Some initial thoughts on this idea can be found in this PNAS paper and in this blog post by Jeff Leek.

The goal would be to establish

A way by which statistical methods could be plugged and pasted together to create an analytic pipeline
A mechanism for benchmarking these methods (using perhaps benchmark datasets) so that better methods can be swapped in and older methods swapped out
A report generating mechanism that shows all the analyses conducted, to allow others to see what was done and to limit selective inference
A library of these pipelines so that users could pick and choose amongst them given the type of data/problem they have

There is obviously other software that implements some of this functionality (Galaxy comes to mind), and I think it would be good to steal what we can from them.

Okay, this obviously cannot be done in 2 days, but maybe some pieces of it could be started....

I love this idea and want to work on it. Making a modular pipeline to compare different statistical methods and tools to combine the output from the various methods would be incredibly useful.

I think we could make progress on the first point using ideas similar to @dgrtwo's broom and biobroom packages. (side note: I would love to work on expanding biobroom for not just ExpressionSets, but MethylSets & bioconductor packages for differential methylation).

I would agree with this. I've been struggling with similar problems in bioinformatics... there are a ton of packages, but it's not always clear how to go from "data I have" to "required input for methods implemented in this package" and documentation can be fairly sparse. The CRAN task views are nice for getting started on broad problems, but they too lack additional documentation, benchmarking, etc.

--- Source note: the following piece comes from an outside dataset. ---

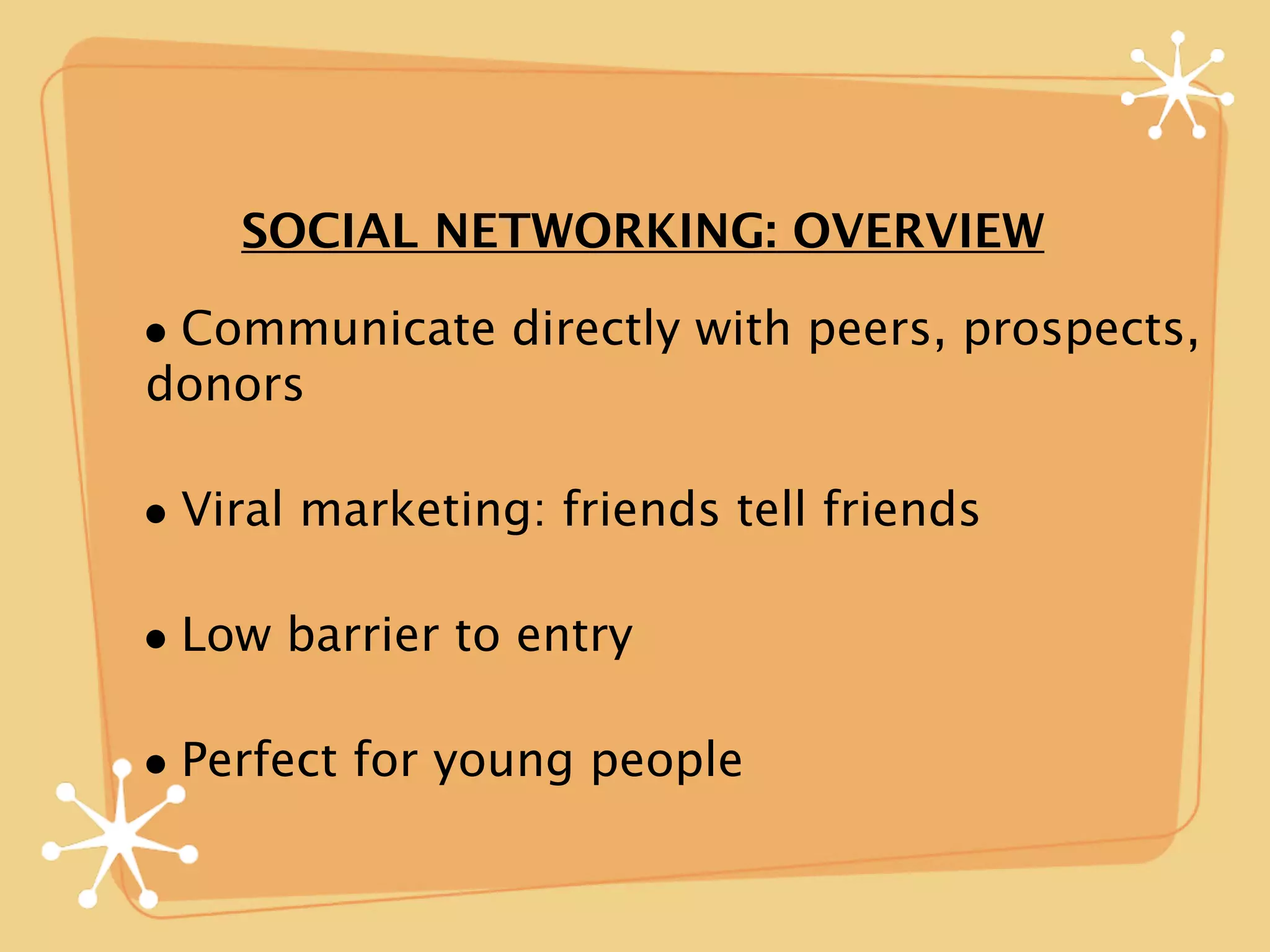 SOCIAL NETWORKING: OVERVIEW

• Communicate directly with peers, prospects, donors

• Viral marketing: friends tell friends

• Low barrier to entry

• Perfect for young people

One (partial) solution to the lack of vignettes illustrating the entire analysis pipeline would be to create some repository where users can post reproducible analyses (maybe in an iPython notebook like setting?) that can be tagged as relevant to specific steps in some topical pipeline/flowchart schematic. I'm not sure how this would be best implemented, and it would require a certain "critical mass" to be effective, but I could see a resource like that being incredibly useful.

On Sun, Mar 1, 2015 at 11:08 AM, Roger D. Peng notifications@github.com wrote:

My motivation for this issue comes from the following basic problem that I encounter every day. A scientist collects data for a given question in a given subject area and wants to be able to apply the latest and best statistical approaches to analyze the data. They come to me and ask "what do I do"? I say there are 4-5 different packages that implement some version of the latest approach. In particular, each package implements a series of functions, with help pages, but perhaps not much else in guidance in how to apply each of the functions. Occasionally, there is a vignette, but not always. They say, okay but "what do I do"?

To me, the problem is we don't have a general framework for curating the best statistical methods out there to create a sound and evidence-based data analytic pipeline for common problems in many scientific areas. In my area of environmental health, we have some well-studied problems, but no established pipelines of analyzing the data from these problems. There area few areas are a bit further ahead than we are, but I think that is the exception.

Some initial thoughts on this idea can be found in this PNAS paper http://arxiv.org/abs/1502.03169 and in this blog post by Jeff Leek http://simplystatistics.org/2014/12/04/repost-a-deterministic-statistical-machine/ .

The goal would be to establish

A way by which statistical methods could be plugged and pasted together to create an analytic pipeline

A mechanism for benchmarking these methods (using perhaps benchmark datasets) so that better methods can be swapped in and older methods swapped out

A report generating mechanism that shows all the analyses conducted, to allow others to see what was done and to limit selective inference

A library of these pipelines so that users could pick and choose amongst them given the type of data/problem they have

There is obviously other software that implements some of this functionality (Galaxy comes to mind), and I think it would be good to steal what we can from them.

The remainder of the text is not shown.